The American Community Survey, conducted by the US Census Bureau, collects data from around 3.5 million households each year in order to estimate various demographic statistics of the US population, including appliances installed in the home, languages spoken, work experience and much more (here's the complete data dictionary). The data science competition platform Kaggle recently introduced a library of hosted datasets, and the American Community Survey is one of the data sets available.
Kaggle users can also publish scripts (in R, Python, or Julia) to analyze the data sets and link the analysis to the datasets. For example, Kaggle user "A.M.A." used R to look at the educational attainment and income data from the ACS to decide whether it's work pursuing a PhD.

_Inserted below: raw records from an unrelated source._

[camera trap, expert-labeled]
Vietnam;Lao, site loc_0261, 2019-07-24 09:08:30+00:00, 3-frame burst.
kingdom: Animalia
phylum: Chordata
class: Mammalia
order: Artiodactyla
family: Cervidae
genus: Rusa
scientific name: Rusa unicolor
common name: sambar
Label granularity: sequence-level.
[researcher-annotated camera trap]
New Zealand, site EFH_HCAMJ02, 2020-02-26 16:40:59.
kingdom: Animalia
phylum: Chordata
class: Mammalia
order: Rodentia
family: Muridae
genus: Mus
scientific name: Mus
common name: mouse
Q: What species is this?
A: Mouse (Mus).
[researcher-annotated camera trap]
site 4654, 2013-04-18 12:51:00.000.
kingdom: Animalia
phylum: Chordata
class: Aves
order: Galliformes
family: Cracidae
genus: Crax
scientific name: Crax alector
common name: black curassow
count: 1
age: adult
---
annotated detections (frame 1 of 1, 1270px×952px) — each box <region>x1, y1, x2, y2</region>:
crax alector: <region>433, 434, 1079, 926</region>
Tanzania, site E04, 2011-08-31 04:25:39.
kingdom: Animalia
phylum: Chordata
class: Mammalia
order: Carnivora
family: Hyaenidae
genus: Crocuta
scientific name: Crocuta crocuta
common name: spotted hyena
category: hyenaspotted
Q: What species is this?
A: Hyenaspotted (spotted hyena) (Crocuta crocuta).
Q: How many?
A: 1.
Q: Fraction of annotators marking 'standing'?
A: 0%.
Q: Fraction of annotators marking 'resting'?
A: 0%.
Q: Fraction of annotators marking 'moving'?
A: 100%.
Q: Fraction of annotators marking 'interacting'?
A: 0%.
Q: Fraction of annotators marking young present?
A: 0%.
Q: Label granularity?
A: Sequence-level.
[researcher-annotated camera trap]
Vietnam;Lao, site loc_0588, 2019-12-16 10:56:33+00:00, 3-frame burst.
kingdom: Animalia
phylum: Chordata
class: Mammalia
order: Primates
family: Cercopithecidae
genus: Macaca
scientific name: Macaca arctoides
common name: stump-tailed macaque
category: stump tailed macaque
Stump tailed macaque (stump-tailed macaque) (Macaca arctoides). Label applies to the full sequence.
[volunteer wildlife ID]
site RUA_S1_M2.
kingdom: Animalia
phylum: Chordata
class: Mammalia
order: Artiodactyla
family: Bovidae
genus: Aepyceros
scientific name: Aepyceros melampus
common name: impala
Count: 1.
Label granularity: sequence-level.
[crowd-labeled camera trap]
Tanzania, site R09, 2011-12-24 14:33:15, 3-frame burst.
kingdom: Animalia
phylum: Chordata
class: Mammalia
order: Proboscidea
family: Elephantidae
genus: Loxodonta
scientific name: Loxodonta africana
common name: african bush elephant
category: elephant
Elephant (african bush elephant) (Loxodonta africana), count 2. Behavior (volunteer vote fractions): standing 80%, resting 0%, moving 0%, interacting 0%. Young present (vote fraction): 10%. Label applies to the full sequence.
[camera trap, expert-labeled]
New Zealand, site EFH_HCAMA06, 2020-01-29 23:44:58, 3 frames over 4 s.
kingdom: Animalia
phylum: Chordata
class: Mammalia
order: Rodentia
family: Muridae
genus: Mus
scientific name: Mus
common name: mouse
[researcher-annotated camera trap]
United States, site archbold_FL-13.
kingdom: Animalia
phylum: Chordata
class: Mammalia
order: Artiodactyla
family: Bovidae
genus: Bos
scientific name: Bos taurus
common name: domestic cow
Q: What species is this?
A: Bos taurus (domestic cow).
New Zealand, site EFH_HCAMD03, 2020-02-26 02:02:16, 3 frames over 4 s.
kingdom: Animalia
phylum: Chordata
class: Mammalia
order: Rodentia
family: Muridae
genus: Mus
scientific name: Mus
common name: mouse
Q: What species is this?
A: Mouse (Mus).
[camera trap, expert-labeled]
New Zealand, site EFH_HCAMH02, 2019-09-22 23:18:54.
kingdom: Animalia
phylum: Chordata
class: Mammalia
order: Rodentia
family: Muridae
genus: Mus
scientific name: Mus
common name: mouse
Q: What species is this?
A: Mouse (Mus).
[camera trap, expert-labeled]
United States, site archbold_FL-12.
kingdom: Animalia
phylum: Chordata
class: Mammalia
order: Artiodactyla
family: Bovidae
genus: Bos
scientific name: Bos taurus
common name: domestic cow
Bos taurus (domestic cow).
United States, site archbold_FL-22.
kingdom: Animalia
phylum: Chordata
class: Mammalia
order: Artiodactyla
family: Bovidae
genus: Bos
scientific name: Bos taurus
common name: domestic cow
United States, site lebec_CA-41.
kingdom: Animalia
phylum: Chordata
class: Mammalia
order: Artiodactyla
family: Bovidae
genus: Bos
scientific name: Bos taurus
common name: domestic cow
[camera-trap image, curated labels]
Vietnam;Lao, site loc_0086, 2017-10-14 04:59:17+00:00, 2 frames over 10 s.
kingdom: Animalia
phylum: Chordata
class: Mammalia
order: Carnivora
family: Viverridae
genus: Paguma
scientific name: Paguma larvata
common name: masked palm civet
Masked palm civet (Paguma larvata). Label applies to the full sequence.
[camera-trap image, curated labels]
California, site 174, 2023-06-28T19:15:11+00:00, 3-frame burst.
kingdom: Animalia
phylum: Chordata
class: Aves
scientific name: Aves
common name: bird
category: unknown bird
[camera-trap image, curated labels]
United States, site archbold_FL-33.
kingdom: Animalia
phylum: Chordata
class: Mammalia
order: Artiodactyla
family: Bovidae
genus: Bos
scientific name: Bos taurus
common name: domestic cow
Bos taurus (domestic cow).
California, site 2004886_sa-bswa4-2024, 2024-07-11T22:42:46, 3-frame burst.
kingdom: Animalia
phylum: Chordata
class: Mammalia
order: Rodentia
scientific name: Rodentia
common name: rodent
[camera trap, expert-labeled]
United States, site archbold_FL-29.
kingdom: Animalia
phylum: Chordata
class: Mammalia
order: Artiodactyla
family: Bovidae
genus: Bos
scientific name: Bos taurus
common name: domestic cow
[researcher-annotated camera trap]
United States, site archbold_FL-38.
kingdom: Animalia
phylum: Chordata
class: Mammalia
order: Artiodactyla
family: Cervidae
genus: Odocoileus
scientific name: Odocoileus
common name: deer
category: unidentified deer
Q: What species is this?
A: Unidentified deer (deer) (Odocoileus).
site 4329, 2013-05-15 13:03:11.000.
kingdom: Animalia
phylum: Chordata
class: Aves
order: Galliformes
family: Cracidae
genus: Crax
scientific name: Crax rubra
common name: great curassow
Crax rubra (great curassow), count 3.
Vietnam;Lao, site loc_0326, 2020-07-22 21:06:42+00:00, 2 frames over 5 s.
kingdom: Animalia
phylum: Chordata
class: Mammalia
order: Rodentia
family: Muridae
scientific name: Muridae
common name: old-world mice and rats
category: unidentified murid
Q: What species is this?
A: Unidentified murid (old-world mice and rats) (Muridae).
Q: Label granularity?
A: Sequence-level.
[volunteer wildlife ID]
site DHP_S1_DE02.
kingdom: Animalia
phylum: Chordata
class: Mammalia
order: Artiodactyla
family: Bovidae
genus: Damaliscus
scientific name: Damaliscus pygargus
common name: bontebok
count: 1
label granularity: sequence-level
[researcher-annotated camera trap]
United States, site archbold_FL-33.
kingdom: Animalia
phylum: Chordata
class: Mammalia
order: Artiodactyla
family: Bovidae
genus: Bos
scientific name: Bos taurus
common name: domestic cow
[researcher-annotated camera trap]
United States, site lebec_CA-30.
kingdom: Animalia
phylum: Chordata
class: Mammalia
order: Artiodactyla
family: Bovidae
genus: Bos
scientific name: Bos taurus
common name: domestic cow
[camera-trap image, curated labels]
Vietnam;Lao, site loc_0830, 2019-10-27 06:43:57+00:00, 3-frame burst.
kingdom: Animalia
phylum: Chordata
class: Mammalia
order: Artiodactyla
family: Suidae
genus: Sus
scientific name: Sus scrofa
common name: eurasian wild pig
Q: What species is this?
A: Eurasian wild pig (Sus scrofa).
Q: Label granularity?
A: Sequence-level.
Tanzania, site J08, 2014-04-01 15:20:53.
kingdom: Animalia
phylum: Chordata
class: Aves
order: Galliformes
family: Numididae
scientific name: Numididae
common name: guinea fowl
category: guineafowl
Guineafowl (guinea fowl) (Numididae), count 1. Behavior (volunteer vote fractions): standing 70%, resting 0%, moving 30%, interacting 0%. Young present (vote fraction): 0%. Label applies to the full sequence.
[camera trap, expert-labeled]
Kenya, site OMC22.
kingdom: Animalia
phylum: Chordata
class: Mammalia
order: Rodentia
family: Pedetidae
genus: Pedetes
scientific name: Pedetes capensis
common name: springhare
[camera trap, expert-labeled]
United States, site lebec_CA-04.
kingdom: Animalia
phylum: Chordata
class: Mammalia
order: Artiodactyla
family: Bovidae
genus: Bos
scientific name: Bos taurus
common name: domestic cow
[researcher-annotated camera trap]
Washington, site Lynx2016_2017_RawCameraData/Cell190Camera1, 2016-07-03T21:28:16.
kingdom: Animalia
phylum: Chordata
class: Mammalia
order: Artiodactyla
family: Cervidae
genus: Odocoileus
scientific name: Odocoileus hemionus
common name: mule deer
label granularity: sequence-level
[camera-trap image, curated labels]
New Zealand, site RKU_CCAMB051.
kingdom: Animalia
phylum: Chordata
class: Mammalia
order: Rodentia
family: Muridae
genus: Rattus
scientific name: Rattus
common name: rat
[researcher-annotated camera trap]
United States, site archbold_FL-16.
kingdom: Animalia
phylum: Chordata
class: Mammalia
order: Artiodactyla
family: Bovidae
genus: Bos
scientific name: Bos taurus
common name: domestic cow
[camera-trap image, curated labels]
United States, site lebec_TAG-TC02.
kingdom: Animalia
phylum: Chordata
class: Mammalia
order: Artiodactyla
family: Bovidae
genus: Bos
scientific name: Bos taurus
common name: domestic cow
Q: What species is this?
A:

As it turns out, there's a surprisingly distinct jump in income range for educational level attained from Bachelors to Masters and Doctorate. (The horizonal axis is in units of $10,000.) You can find more analyses of the data by Kaggle users at the link below.
Kaggle datasets: 2013 American Community Survey
I wonder if the data is somewhat normalized, because the range is very small (about 1k $ for each level of education). Assuming it would be something like the first year after school mean income, I think the difference is quite small (about 3k between a Bsc and a PHD).
Posted by: Owe Jessen | January 26, 2016 at 00:57
PS: I used the source, and it now becomes clearer: The horizontal axis is log10(income), so 4.6 is about 40k and 4.8 is about 70k, and the OP plotted the distribution of medians of the samples he took from the original data. This explains it to me, but I think it's a curious treatment of the income variable.
Posted by: Owe Jessen | January 26, 2016 at 01:06